Newsom’s office said it will review CASE’s complaint and respond in court. California’s Department of Human Resources declined to comment on the litigation and said it offers guidance and support to affected state employees through a state online portal.
‘Do Something Different’
The union’s legal strategy, targeting environmental review, came about after concluding the union needed to “do something different” in its fight against return-to-office, said CASE board member Ivan Waggoner, who chaired the union committee formed on telework policies in November. The governor’s own championing of environmental law inspired the committee to go this direction.
“These are policies” Newsom’s constituents “wanted, so it’s not going to be that easy for him to just turn his back on people that elected him,” Waggoner said. “If you look at the law, it was purposely designed to be broad in application to prevent things like putting 90,000 people on the road.”

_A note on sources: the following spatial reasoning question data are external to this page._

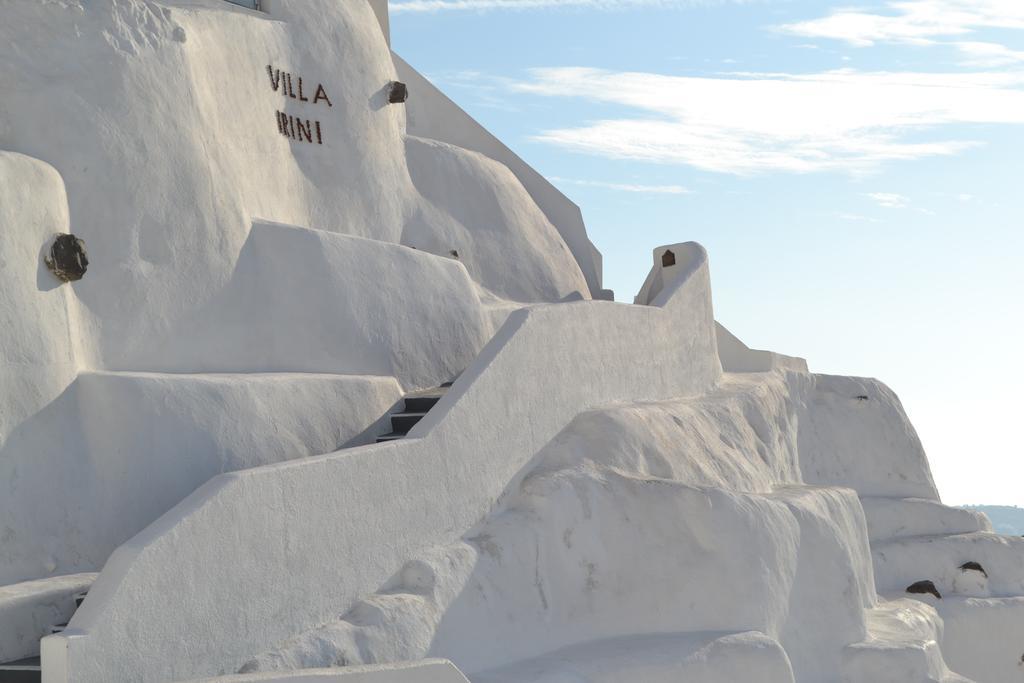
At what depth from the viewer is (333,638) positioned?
8.58 m

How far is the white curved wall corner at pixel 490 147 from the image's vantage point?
18.1 meters

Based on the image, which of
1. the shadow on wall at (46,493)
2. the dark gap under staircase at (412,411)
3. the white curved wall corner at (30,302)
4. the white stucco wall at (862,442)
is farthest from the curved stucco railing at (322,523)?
the white stucco wall at (862,442)

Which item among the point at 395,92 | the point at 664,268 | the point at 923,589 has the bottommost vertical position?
the point at 923,589

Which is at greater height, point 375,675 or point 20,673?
point 20,673

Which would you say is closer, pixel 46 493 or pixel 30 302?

CASE also opposed the increase from the current two-day requirement to four days weekly in the office that Newsom unveiled in the spring of 2025. At the time, it joined forces with unions representing about 100,000 state workers. CASE and other major state employee unions struck deals with California in the 11th hour ahead of last year’s return-to-office deadline to postpone the in-person requirement until this July.
The state’s largest public-employee union representing about 95,000 state workers, SEIU Local 1000, also opposes the July 1 RTO deadline after reaching a similar deal with the state last June. SEIU filed an unfair labor practice charge with California’s Public Employment Relations Board on May 12 alleging the state has refused to bargain in good faith when it unlawfully imposed a “unilateral change” to the conditions of employment outlined in its memorandum of understanding with the state.

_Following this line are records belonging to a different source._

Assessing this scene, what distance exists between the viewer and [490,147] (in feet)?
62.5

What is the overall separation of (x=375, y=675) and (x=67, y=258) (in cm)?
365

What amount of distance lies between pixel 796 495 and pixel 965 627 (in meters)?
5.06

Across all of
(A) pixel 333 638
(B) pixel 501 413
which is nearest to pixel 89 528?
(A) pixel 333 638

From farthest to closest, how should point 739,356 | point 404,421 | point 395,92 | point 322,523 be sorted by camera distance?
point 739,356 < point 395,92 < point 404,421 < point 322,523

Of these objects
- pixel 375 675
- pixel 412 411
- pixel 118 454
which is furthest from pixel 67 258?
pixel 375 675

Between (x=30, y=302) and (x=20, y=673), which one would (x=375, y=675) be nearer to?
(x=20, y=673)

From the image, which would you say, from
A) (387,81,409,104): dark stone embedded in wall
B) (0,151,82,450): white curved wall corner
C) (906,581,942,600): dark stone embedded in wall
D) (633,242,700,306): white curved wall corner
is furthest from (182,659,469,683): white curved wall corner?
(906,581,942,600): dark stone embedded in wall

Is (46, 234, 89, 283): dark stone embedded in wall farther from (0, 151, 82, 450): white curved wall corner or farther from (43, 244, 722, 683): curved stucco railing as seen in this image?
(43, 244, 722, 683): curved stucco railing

“SEIU Local 1000 is fighting this return-to-office mandate on every front because telework decisions should be based on operational need, taxpayer value and effective public service, not politics,” said Anica Walls, president of the SEIU chapter, in a statement.
‘Sounds Like a Stretch’
Fisk said that while CEQA has been successfully used as an effective strategy for people who lack political power to block proposed actions, CASE’s argument “sounds like a stretch.” The issue strikes her as something that should be bargained over rather than treating it as an environmental issue.
“I’ve never seen the argument that requiring employees to work in person rather than remotely would be a CEQA violation,” Fisk said.

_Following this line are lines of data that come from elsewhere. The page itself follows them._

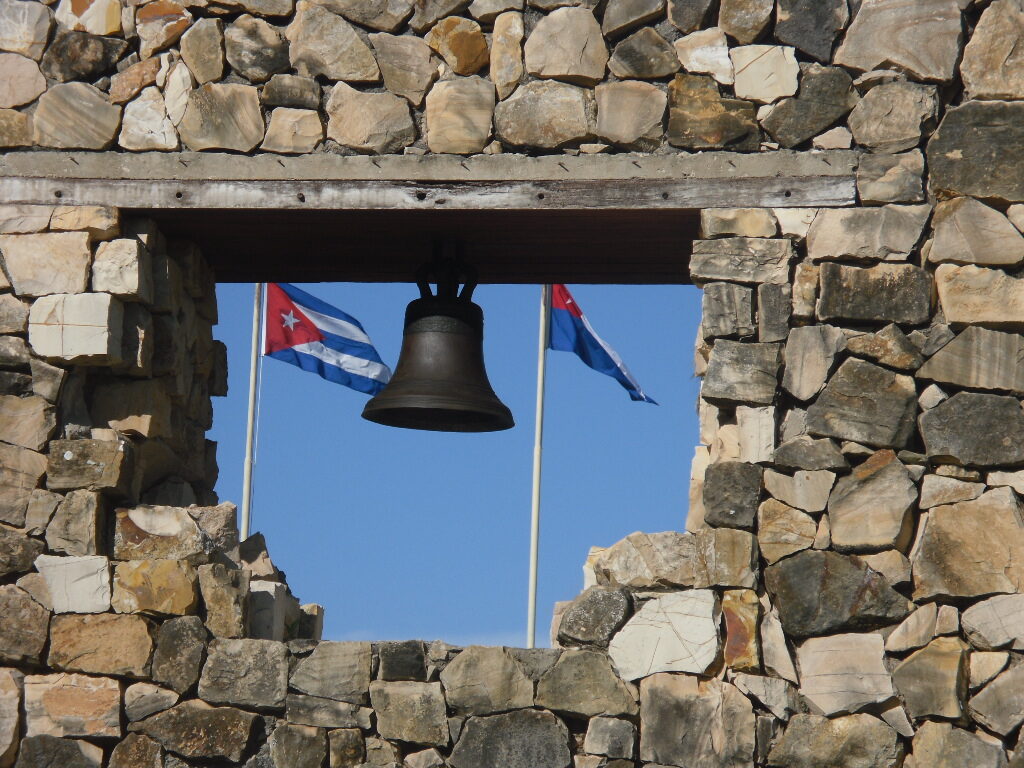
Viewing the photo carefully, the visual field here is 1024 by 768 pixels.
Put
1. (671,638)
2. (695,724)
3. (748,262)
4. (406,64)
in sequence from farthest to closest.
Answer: (406,64) → (748,262) → (671,638) → (695,724)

Nicholas A. Bloom, a professor of economics at Stanford University, said that while there’s evidence that telework reduces pollution and is likely environmentally positive, he’s skeptical about building a case around it. Bloom has co-authored papers on the economic, environmental, and productivity impacts of remote and hybrid work.
CASE is in the midst of bargaining with state agencies on a potential resolution over the RTO dispute and would welcome a resolution ahead of the July 1 deadline, Waggoner said. CASE filed its own unfair labor practice charge on May 22.
“We’re not the largest union out there,” Waggoner said. “We do have a good asset that our members are highly educated, highly intelligent, highly motivated people and the work that they contribute to the state is just crucial.”
The case is Cal. Attorneys, Admin. Law Judges & Hearing Officers in State Emp. v. Cal. Envtl. Prot. Agency,, Cal. Super. Ct., No. 26CV192463.